Floods in Gaza Strip exacerbate humanitarian crisisDecember 22, 2013
 Hamdi al-Shami, 54, woke up in the densely populated Zaytoun area of Gaza City on 11 December to find raw sewage flowing down his street at a height of more than two meters. It was just one of several sewage overflows to occur in his neighborhood over the last five weeks.
On 13 November, more than 35,000 cubic meters of raw sewage overflowed when the Zaytoun pumping station failed, affecting 3,000 nearby residents. Just as the mess was being cleaned up, the area was again inundated — this time with approximately twice as much waste — when heavy rains fell over the Gaza Strip between 11 and 15 December.
In Gaza City, one of the worst-hit areas, the municipality estimated that hundreds of thousands of cubic meters of sewage and rainwater overflowed from pumping stations and manholes, flooding streets and homes.
“It was horrible. We lost many things when the sewage came from everywhere around us — the doors, manholes and sinks. This cannot be forgotten,” said al-Shami, speaking about November’s flooding.

· · · ·

Job A:
Extract the passage of the Gaza flooding article starting at "In Gaza City, one" and ending at "about November’s flooding.".

· · · ·

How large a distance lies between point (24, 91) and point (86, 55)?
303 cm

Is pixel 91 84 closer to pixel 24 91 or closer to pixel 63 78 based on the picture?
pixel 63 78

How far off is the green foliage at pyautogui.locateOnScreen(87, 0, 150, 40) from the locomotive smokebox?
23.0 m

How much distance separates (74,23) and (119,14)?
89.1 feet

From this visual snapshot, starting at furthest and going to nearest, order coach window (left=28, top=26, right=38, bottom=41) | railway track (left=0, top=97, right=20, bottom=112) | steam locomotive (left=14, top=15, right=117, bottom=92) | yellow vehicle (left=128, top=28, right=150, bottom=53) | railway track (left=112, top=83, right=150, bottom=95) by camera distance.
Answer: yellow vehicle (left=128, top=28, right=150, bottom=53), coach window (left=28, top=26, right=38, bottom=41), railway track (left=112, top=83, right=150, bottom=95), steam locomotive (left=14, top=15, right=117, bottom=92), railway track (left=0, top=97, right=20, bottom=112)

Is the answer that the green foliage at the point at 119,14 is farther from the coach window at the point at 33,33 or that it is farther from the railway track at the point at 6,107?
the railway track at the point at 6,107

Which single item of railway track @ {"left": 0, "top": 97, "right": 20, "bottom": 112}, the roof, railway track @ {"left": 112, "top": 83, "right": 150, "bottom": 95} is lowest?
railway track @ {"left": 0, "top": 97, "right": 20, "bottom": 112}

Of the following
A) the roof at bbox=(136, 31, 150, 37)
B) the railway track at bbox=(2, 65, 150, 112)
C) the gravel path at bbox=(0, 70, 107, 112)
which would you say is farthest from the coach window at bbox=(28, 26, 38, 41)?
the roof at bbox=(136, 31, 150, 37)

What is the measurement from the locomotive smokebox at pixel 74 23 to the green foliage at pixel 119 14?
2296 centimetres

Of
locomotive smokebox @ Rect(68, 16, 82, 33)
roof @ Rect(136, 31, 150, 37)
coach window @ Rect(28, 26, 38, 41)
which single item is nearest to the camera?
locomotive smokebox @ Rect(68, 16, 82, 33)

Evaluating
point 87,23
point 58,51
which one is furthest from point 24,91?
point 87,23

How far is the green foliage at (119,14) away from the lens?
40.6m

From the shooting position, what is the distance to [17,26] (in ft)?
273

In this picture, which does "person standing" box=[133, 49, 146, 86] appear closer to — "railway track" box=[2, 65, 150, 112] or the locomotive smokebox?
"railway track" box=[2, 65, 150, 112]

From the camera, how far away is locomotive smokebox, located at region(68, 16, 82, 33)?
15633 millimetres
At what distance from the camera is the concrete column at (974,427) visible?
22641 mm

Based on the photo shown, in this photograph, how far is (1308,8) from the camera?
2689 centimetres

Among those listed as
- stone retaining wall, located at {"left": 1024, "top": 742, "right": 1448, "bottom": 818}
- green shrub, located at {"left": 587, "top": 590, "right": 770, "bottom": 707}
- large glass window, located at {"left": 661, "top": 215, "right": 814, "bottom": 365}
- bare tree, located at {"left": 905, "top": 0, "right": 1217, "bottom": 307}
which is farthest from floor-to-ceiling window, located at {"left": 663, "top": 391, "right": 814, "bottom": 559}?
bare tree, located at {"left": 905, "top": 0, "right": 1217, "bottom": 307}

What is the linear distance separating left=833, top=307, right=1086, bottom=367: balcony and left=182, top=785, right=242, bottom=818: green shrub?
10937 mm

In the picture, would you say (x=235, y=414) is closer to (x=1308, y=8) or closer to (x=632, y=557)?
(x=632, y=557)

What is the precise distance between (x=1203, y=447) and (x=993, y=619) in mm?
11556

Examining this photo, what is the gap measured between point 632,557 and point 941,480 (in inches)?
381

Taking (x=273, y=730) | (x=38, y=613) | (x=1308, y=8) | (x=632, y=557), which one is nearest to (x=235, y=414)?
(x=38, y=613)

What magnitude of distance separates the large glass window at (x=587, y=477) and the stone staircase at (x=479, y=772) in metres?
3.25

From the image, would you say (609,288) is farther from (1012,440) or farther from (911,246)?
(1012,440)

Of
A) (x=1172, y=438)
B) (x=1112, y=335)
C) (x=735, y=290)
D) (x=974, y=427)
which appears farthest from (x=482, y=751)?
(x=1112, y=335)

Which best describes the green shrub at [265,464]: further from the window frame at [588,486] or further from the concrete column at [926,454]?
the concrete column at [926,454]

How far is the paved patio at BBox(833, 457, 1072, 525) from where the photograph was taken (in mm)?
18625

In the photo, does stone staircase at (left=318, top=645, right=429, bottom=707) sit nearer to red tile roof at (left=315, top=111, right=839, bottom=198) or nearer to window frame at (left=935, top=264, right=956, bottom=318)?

· · · ·

Job B:
Copy the lines of the listing verbatim, starting at the line that contains "Of the following" and ending at the line that contains "2296 centimetres".

Expected output A:
In Gaza City, one of the worst-hit areas, the municipality estimated that hundreds of thousands of cubic meters of sewage and rainwater overflowed from pumping stations and manholes, flooding streets and homes.
“It was horrible. We lost many things when the sewage came from everywhere around us — the doors, manholes and sinks. This cannot be forgotten,” said al-Shami, speaking about November’s flooding.

Expected output B:
Of the following
A) the roof at bbox=(136, 31, 150, 37)
B) the railway track at bbox=(2, 65, 150, 112)
C) the gravel path at bbox=(0, 70, 107, 112)
which would you say is farthest from the coach window at bbox=(28, 26, 38, 41)?
the roof at bbox=(136, 31, 150, 37)

What is the measurement from the locomotive smokebox at pixel 74 23 to the green foliage at pixel 119 14?
2296 centimetres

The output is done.